The reason, say Elgin and Epstein (in Business Week's November 2009 issue), lies in pork-barrel politics. More than 30,000 people in 43 US states are employed to build the C-17. They all have votes and could mark their displeasure at the ballot box if the orders dried up and their jobs were lost.
The federal government desperately needs to curtail military spending and reshape the US armed forces for counterinsurgency rather than Cold War. But by spreading manufacturing across a large number of states, contractors can now deliberately design military projects to be difficult to kill.
Politics and major spending projects are rarely comfortable bed-fellows, as the history of high-speed rail in the UK demonstrates.
In the November 2009 issue of Management Today, Caulkin highlights the underinvestment, absence of vision and lack of political will that have dogged railways in Britain since the end of the Second World War.
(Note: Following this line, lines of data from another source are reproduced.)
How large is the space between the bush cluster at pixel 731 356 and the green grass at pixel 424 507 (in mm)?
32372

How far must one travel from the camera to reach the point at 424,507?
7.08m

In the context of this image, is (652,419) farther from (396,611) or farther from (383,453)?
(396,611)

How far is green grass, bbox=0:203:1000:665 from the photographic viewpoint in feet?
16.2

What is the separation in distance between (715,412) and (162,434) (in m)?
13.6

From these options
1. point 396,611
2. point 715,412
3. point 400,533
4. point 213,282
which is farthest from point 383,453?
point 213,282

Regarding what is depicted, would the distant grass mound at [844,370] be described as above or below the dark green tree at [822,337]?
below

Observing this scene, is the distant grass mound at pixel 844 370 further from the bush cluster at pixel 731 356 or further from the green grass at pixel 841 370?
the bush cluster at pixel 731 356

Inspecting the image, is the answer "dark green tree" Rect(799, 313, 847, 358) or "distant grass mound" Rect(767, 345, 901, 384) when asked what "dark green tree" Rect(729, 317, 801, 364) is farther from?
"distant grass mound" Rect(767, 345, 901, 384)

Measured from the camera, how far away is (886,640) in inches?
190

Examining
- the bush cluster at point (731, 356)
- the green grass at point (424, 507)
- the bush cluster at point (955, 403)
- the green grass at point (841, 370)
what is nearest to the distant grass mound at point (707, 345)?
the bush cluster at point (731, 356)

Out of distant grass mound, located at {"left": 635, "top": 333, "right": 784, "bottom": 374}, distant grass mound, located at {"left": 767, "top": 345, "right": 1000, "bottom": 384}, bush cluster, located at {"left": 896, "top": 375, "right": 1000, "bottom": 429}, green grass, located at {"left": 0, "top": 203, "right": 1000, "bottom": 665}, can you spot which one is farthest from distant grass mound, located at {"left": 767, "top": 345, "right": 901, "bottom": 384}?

British Railways showcased its latest express steam locomotive at the 1951 Festival of Britain - two years after France built its last steam engine. While France was forging ahead with electrification of its principal rail routes using Marshall Aid from the USA, Britain was "timidly patching an antiquated network". And by the 1970s, France was building new tracks and trains for its high-speed network while Britain was still simply upgrading existing tracks between its principal population centres, for trains that would run just over half as fast as the TGV.
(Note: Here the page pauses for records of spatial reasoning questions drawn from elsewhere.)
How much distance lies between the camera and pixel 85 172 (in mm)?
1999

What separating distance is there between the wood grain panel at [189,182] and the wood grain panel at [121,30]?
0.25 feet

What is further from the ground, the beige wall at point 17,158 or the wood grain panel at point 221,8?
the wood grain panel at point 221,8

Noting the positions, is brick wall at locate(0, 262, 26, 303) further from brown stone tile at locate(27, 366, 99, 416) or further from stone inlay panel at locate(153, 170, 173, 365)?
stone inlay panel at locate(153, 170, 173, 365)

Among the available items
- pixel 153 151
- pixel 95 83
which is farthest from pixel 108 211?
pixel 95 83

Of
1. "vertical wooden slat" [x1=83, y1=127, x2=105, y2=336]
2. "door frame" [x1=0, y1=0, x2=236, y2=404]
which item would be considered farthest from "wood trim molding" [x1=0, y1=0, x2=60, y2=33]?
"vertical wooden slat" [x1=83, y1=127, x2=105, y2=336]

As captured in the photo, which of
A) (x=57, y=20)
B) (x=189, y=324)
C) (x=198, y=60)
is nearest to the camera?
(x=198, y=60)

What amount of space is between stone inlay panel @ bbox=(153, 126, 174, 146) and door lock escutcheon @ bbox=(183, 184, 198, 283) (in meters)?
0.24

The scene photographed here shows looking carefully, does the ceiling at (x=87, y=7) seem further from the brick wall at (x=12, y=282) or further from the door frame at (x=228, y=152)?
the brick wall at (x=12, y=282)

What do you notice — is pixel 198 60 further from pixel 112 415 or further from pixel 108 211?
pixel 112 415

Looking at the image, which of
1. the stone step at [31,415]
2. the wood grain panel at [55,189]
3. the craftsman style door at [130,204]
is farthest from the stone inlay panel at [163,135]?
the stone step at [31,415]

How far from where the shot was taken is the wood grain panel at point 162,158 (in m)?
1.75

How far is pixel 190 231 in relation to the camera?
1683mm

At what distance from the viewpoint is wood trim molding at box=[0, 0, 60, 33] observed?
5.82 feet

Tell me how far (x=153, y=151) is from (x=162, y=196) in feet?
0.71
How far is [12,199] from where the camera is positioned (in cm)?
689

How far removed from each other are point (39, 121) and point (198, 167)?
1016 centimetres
The result is that France now has more than 1,000 miles of high-speed track while Britain has just 68 - between London and the Channel tunnel.
Caulkin points out that Britain is unlikely to catch up with its main competitors any time soon. A high-speed line from London to Birmingham and then north to Scotland is on the drawing board. It has the strong support of Transport Secretary and rail enthusiast Lord Adonis. But the UK record on large infrastructure projects is not encouraging, and it could easily be a victim of public-spending cuts.
Meanwhile, China is spending $60 billion on a high-speed network linking its major cities and creating hundreds of thousands of jobs. The country plans to have 5,678 miles of high-speed track in place by 2025 - when Spain and France will each have more than 4,000 miles and Japan 3,774.
Caulkin also has a sobering story about Britain's engineering base. High-speed train builder Alstom was originally a 50-50 joint venture with the UK's GEC. But GEC pulled out of heavy engineering in the late-1990s to concentrate on telecommunications. Renamed Marconi, it crashed when the dot-com bubble burst. The British Government sat on the sidelines and allowed all this to happen.
The French Government, in contrast, bailed out Alstom, by now French owned, when it ran into difficulties in 2003. The move was entirely consistent with French Government policy of backing national champions - sectors and companies that civil servants have earmarked for investment and growth.
As a result, Alstom leads the world in building high-speed trains, while train-building in Britain has hit the buffers.